Text segment:
--------

01 / Decode
Decoding molecular architecture during cell state transitions
Cell states emerge from the spatial organization and interactions of proteins, nucleic acids, and other biomolecules. To understand how cells interpret complex external signals through these spatial arrangements, we develop scalable multi-omics platforms that measure subcellular reorganization across combinatorial perturbations. By profiling how molecular neighborhoods change in response to defined inputs over time, we identify organizational principles that govern gene regulation and cellular decision making.
02 / Engineer
Engineering programmable cell functions with spatial precision
Cell engineering would benefit from understanding where disease signals emerge in tissues, when cells change state, and how therapeutic payloads reshape cellular environments. We engineer cells with synthetic biology toolkits, then use spatial profiling to decode how these engineered systems interact with their molecular neighborhoods. This approach accelerates therapeutic cell engineering while revealing fundamental principles of spatial organization.
03 / Technology
Developing next-generation spatiotemporal genomics technologies
Understanding how past signals and molecular events influence future cell states requires measuring gene regulation across both space and time. We develop molecular recording technologies that write cellular history into the cells, which can be read out alongside spatial multi-omics measurements. These approaches reveal how earlier molecular events bias cell fate decisions, ranging from development to disease progression, and identify causal molecular determinants of cell state transitions.

--------

Data provided:
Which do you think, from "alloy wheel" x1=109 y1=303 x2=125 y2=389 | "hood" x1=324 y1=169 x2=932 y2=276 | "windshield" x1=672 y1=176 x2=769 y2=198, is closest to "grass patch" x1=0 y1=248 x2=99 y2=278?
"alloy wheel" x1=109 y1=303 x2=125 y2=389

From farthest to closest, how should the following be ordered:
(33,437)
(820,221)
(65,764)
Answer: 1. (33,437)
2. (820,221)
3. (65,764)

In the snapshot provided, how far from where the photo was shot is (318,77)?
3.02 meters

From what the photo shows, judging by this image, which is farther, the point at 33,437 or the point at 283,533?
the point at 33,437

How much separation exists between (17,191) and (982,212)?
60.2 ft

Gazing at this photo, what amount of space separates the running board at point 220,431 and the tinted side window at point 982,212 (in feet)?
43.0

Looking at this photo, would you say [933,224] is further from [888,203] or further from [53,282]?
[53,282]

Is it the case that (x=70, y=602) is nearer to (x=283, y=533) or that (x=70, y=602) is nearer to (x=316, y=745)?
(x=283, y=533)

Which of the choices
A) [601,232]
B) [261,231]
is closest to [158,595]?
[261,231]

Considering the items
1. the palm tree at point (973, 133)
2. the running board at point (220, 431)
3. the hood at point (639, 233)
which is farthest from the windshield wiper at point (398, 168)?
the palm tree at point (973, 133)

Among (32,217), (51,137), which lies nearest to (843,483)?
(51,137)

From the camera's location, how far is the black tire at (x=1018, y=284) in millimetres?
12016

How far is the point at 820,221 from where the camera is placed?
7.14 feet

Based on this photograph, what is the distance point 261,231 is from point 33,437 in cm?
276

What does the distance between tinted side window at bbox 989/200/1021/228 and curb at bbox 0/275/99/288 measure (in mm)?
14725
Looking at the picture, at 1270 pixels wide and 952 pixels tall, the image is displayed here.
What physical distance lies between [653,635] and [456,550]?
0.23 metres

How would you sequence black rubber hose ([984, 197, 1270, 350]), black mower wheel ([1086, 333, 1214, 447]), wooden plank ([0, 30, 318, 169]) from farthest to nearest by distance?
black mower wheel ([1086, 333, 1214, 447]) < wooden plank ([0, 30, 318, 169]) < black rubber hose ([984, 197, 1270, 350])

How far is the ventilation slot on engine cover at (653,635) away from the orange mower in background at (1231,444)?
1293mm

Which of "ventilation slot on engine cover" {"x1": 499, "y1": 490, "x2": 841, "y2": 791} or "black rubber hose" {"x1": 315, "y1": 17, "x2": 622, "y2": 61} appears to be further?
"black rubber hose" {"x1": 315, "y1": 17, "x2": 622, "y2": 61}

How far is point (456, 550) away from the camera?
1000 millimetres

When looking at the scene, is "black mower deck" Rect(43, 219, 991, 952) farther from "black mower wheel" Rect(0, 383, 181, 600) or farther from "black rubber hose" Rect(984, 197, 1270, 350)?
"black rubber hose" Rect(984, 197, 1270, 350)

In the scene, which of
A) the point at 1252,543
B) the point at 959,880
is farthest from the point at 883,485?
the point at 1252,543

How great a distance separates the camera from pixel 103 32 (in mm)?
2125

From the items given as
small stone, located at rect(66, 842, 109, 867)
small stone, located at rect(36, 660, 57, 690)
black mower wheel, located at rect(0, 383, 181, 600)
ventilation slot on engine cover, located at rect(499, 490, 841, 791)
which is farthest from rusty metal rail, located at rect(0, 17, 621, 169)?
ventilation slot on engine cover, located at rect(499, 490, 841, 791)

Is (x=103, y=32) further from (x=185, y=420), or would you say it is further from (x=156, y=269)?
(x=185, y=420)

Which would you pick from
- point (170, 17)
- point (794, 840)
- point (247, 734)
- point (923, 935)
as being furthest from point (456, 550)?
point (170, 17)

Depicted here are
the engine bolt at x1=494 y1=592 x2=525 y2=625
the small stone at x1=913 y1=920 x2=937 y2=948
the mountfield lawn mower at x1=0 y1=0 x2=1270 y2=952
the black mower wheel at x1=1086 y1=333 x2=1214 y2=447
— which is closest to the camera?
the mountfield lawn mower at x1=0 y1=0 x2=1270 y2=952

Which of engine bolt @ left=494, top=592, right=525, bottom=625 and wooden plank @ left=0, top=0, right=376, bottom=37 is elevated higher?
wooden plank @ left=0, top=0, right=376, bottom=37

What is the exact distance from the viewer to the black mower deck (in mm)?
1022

--------

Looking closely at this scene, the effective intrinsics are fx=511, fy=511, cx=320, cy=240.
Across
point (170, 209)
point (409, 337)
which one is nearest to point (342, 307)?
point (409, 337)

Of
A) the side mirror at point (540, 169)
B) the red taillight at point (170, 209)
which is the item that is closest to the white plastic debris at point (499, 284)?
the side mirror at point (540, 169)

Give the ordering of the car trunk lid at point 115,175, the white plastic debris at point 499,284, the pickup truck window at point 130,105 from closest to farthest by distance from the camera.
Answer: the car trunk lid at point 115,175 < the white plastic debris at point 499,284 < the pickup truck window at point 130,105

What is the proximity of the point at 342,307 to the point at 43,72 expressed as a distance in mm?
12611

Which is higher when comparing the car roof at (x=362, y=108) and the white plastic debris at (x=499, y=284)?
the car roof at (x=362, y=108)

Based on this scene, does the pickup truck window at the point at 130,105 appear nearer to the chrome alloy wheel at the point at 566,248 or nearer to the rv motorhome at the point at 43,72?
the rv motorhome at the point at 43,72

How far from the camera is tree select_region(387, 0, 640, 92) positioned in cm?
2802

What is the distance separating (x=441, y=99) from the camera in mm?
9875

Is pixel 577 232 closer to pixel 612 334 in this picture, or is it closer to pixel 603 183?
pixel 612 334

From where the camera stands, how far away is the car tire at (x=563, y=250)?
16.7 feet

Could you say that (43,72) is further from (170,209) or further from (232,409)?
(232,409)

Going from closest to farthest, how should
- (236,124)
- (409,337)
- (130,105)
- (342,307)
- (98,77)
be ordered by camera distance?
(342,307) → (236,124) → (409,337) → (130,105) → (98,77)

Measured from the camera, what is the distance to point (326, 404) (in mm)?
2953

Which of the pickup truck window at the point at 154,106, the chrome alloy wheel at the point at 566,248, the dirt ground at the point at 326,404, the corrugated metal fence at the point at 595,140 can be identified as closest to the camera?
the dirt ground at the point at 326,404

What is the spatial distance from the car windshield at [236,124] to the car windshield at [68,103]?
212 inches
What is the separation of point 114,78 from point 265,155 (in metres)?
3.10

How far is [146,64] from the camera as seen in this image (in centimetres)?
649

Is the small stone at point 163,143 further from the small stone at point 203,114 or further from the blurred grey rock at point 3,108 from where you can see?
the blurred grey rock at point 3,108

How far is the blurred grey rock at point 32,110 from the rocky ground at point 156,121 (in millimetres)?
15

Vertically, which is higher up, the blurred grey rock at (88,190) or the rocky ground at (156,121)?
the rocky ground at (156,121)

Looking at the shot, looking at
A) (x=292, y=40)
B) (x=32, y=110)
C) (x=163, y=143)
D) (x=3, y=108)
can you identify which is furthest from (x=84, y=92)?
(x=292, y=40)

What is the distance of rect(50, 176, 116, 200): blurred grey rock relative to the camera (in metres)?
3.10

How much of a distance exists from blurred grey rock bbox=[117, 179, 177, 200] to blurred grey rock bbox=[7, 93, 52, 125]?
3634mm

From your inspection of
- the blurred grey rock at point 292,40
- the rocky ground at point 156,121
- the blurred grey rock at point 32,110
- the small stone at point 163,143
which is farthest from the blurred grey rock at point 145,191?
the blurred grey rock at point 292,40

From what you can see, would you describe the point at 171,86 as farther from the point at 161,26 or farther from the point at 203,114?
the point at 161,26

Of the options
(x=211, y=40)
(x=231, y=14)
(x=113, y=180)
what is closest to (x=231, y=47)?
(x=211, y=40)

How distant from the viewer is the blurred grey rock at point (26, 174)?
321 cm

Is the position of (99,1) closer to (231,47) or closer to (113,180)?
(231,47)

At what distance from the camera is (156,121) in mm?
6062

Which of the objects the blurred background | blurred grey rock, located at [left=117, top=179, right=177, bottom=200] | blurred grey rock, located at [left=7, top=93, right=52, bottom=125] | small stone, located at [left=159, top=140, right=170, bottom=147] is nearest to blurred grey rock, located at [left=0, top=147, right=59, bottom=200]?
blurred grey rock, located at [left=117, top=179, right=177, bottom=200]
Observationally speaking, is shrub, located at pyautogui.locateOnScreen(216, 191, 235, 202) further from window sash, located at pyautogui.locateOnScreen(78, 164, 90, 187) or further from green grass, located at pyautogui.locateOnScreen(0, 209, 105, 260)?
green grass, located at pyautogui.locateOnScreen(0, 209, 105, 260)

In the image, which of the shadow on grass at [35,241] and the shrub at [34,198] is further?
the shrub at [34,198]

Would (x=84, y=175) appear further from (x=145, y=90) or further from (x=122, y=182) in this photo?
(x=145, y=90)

--------

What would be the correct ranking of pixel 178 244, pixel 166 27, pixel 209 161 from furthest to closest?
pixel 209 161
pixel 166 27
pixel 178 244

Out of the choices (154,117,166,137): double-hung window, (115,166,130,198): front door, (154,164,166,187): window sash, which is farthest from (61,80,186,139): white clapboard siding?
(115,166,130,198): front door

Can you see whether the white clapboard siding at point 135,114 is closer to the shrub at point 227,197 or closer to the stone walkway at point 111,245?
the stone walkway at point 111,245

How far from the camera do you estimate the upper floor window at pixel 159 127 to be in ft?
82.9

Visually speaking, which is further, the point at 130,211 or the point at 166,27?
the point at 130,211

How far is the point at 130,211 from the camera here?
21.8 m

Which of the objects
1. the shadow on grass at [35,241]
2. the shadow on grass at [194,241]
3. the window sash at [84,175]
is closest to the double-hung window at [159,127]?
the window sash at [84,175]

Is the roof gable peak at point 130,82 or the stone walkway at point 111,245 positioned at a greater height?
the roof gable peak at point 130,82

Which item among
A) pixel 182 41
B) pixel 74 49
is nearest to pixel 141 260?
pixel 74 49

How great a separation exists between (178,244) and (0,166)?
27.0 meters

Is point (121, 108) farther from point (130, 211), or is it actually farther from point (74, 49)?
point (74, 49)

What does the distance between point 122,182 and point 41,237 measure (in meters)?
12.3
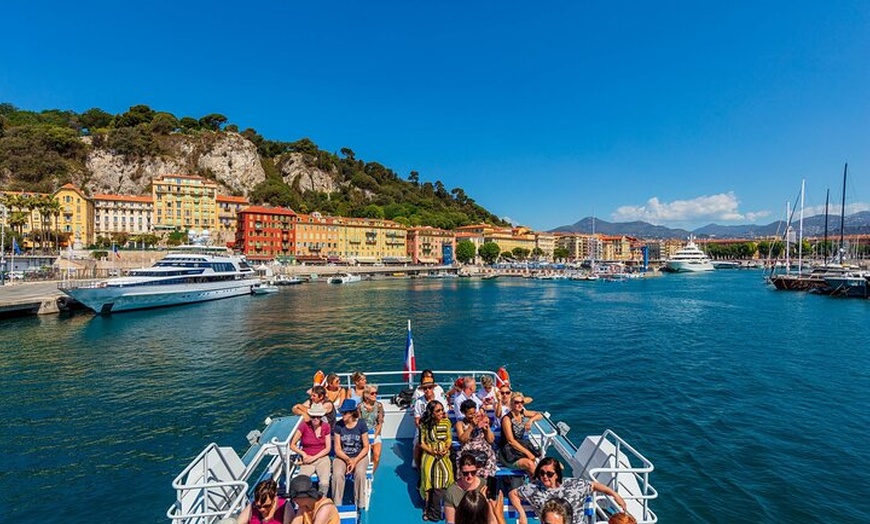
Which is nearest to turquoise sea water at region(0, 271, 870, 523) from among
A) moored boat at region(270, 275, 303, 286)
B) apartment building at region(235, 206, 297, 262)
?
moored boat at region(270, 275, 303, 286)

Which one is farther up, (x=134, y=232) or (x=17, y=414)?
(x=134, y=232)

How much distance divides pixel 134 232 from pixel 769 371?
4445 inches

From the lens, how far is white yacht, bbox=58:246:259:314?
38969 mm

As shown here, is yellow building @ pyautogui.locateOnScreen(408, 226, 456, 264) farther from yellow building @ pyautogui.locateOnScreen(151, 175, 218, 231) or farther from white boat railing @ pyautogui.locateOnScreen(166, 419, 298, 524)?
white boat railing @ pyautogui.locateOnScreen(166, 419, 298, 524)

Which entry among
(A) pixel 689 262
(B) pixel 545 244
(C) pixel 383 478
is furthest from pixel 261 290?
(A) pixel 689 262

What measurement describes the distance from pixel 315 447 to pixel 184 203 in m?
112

--------

Actions to take:
(a) In the research overview, what do the molecular recording technologies write into the cells?
(b) Please repeat, word for word, everything in the research overview from "03 / Technology" down to "cell state transitions.".

Exercise responses:
(a) Cellular history.

(b)
03 / Technology
Developing next-generation spatiotemporal genomics technologies
Understanding how past signals and molecular events influence future cell states requires measuring gene regulation across both space and time. We develop molecular recording technologies that write cellular history into the cells, which can be read out alongside spatial multi-omics measurements. These approaches reveal how earlier molecular events bias cell fate decisions, ranging from development to disease progression, and identify causal molecular determinants of cell state transitions.